The DCFR average strategy at every Kuhn information set. The Jack open-bets 25% of the time as a bluff, the King value-bets 75% and never folds, and the Queen checks first then calls a raise about 59% of the time. This matches the analytically known equilibrium family, which is the first sanity check that the regret updates are correct.
The exploitability and timing figures below come from the single run that produced the committed strategy bundles in web/public/strategies/. The solver is single-threaded, and the run's exact CPU is not recorded in the repository.
The empirical convergence rate alpha fits exploitability to a power law (exploitability is roughly C · T^(-alpha)) by least squares on the second half of each curve. A larger alpha means faster convergence.
10,000 iterations, 12 information sets, about 0.02 seconds per run.
| Variant | Final exploitability | Convergence rate alpha |
|---|---|---|
| CFR | 1.486 × 10⁻³ | 0.532 |
| CFR+ | 1.585 × 10⁻³ | 0.496 |
| DCFR | 4.409 × 10⁻⁴ | 0.605 |
Exact best-response exploitability against iterations, log axes. DCFR reaches an exploitability about three times lower than the other two and converges faster. The CFR rate near 0.5 lines up with the theoretical O(1/sqrt(T)) regret bound.
10,000 iterations, 288 information sets, about 7 seconds per run.

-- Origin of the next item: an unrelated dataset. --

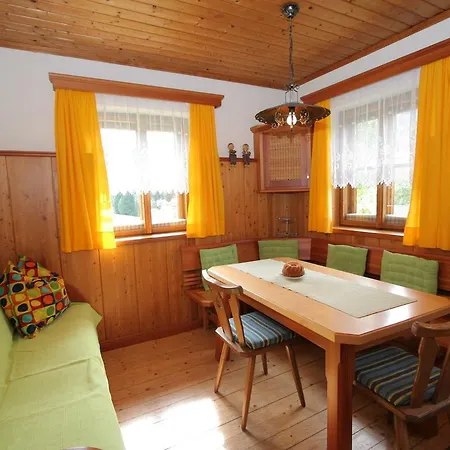 Apartment Oberau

| Variant | Final exploitability | Convergence rate alpha |
|---|---|---|
| CFR | 3.834 × 10⁻³ | 0.549 |
| CFR+ | 7.873 × 10⁻³ | 0.480 |
| DCFR | 7.542 × 10⁻³ | 0.497 |
On Leduc the three variants land close together, and at 10,000 iterations vanilla CFR (blue) produced the lowest exploitability of the three. The ranking is sensitive to the iteration count, which is why the convergence curves matter more than any single end point.
1,000 MCCFR iterations build 33,260 information sets in about 6.76 seconds. The export includes a 169-class preflop range summary, which feeds the viewer's range chart and the figure below.

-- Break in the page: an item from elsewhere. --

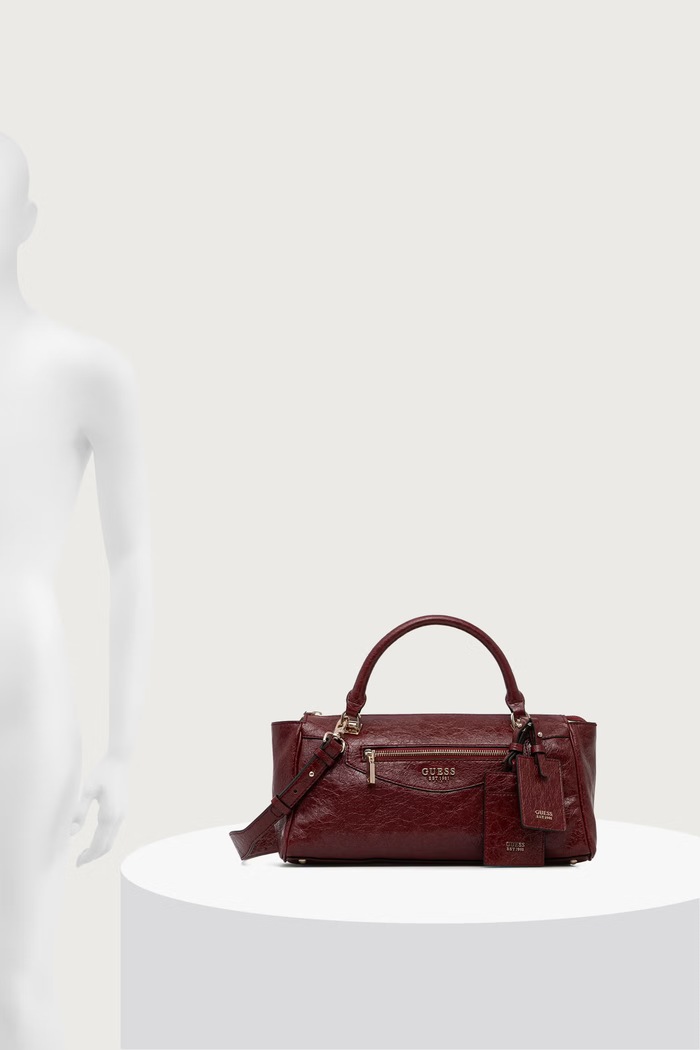 Guess Torebka damska z imitacji skóry ANTONIA HWTG21.83050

Bet or all-in frequency for each of the 169 canonical starting hands, read straight from the exported preflop summary. Strong hands in the upper left lean toward raising and shoving, which is the shape an equilibrium range is expected to take.
Because a true best response over the full game is intractable here, the reported convergence number is a proxy: the mean positive regret at preflop nodes. That quantity grows as regrets accumulate, so it tracks training progress and scale rather than closeness to equilibrium. This part of the project demonstrates the abstraction and the sampling pipeline at scale, not a solved game.

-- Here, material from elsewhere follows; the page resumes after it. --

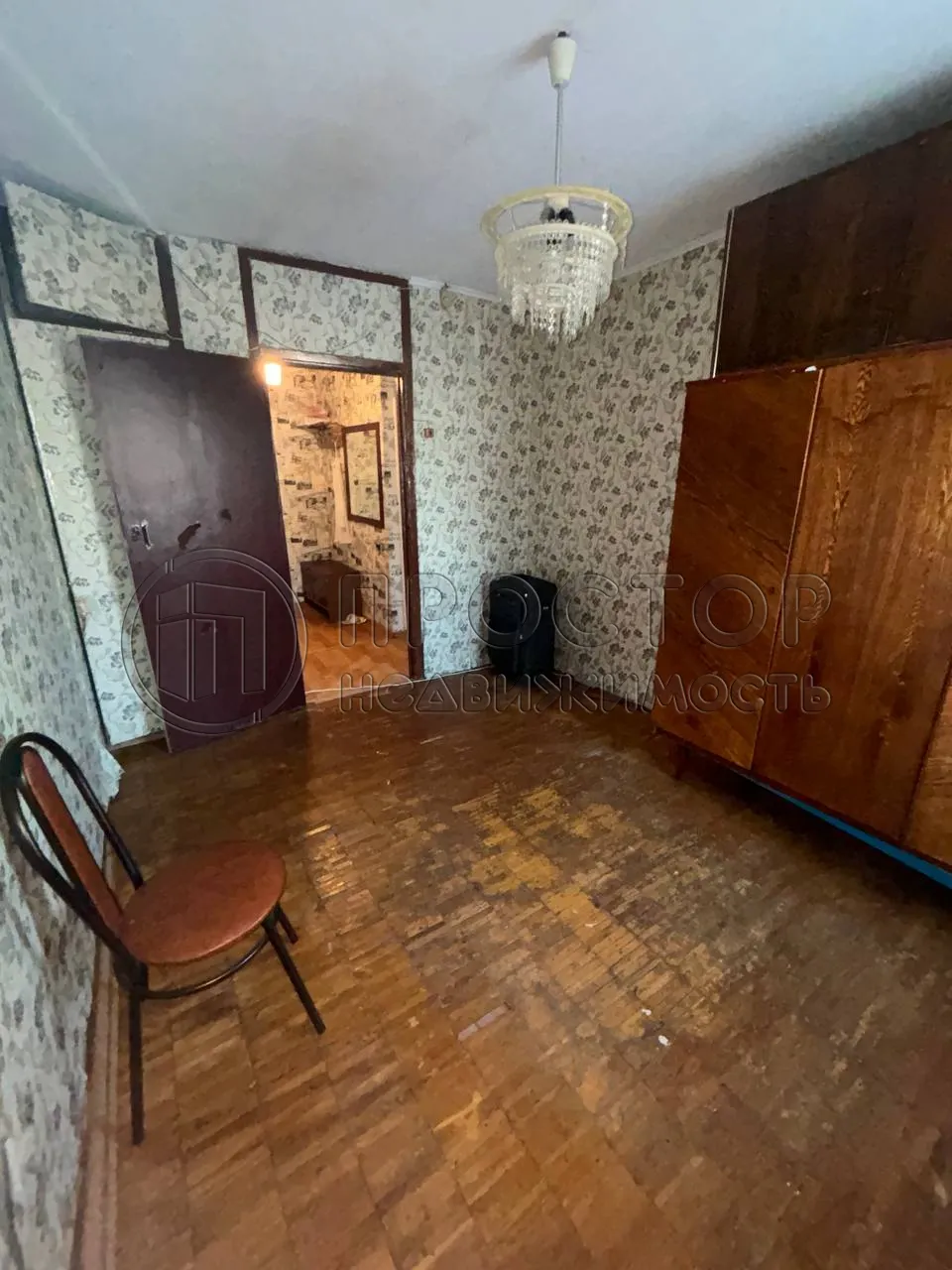 2-комнатная квартира, 38.6 м² - фото 11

The Texas Hold'em number is a regret-magnitude proxy, not an exploitability. It increases from 0.012 to 31.6 over 1,000 iterations as regrets accumulate, so it is shown here as a measure of scale, not of optimality.
The strongest check is Kuhn Poker, whose equilibrium is known in closed form. The first-player game value is -1/18 (about -0.0556) and the equilibrium exploitability is exactly 0. The solver's average strategy is scored by an exact best response and converges toward that value.
| Game | Reference | What is checked | Result |
|---|---|---|---|
| Kuhn Poker | Analytic Nash equilibrium, exploitability 0, first-player value -1/18 | Exact best-response exploitability of the average strategy | 4.409 × 10⁻⁴ at 10,000 iterations (DCFR), decreasing toward 0 |
| Leduc Hold'em | No closed form; exact best response over all 120 deals | Exact best-response exploitability of the average strategy | 3.834 × 10⁻³ at 10,000 iterations (CFR) |
The best response is computed at the information-set level. All deals are evaluated together and grouped by the information set they reach, so the best-responding player chooses one action per information set rather than peeking at the hidden cards behind it. A per-deal best response would let it act on information it should not have and would understate exploitability. The structure-of-arrays Kuhn path runs the same convergence alongside the per-node path, so the two can be compared on identical input.
The hand evaluator ranks 5-card hands into the nine standard categories and ranks 7-card hands by taking the best of their 21 five-card combinations. Category ordering is exact; within the high-card category the tie-break uses an approximate ordinal encoding, which is sufficient for the strength bucketing it feeds.
Requirements: a C++17 compiler and CMake 3.16 or newer. The single-header nlohmann/json dependency is fetched automatically during configuration. The Release configuration enables AVX2 (-march=native on GCC and Clang, /arch:AVX2 on MSVC) and link-time optimization.
cmake -B build -DCMAKE_BUILD_TYPE=Release
cmake --build build --config Release
./build/cfr_solverOn a multi-configuration generator such as Visual Studio, the binaries are written to build/Release/ rather than build/.
cfr_solver runs Kuhn, Leduc, the Leduc abstraction comparison, and Texas Hold'em, printing an exploitability report for each and writing convergence CSVs into results/. Flags narrow the run:
./build/cfr_solver --kuhn-only # Kuhn only
./build/cfr_solver --leduc-only # Leduc only
./build/cfr_solver --holdem-only # Texas Hold'em only
./build/cfr_solver --no-abstract # skip the abstraction comparison
./build/cfr_solver --no-holdem # skip Texas Hold'emA separate binary regenerates the JSON bundles the viewer reads:
./build/json_exporter --out ./web/public/strategies/This writes kuhn_cfr.json, kuhn_cfr_plus.json, kuhn_dcfr.json, the three Leduc files, holdem_dcfr.json, and an index meta.json. The figures in this README are rendered from those bundles.
cd web
npm install
npm run devOpen http://localhost:3000. The app reads only the static JSON under web/public/strategies/, so it needs no server, API, or running solver. npm run build produces a static production build.
| Path | Contents |
|---|---|
include/ |
Headers for the engine, games, abstraction, SIMD, and JSON output |
src/ |
Solver implementations, the experiment driver, and the exporter |
web/ |
Next.js viewer, components, and the static strategy bundles |
assets/ |
Figures and the animation rendered from the strategy bundles |
results/ |
Convergence CSVs written by cfr_solver |
- Zinkevich, M., Johanson, M., Bowling, M., and Piccione, C. (2007). Regret minimization in games with incomplete information. Advances in Neural Information Processing Systems, 20.
- Tammelin, O. (2014). Solving large imperfect information games using CFR+. arXiv:1407.5042.
- Brown, N., and Sandholm, T. (2019). Solving imperfect-information games via discounted regret minimization. Proceedings of the AAAI Conference on Artificial Intelligence, 33(1), 1829-1836.
- Lanctot, M., Waugh, K., Zinkevich, M., and Bowling, M. (2009). Monte Carlo sampling for regret minimization in extensive games. Advances in Neural Information Processing Systems, 22.
This repository does not currently include a license file, so default copyright applies and all rights are reserved by the author.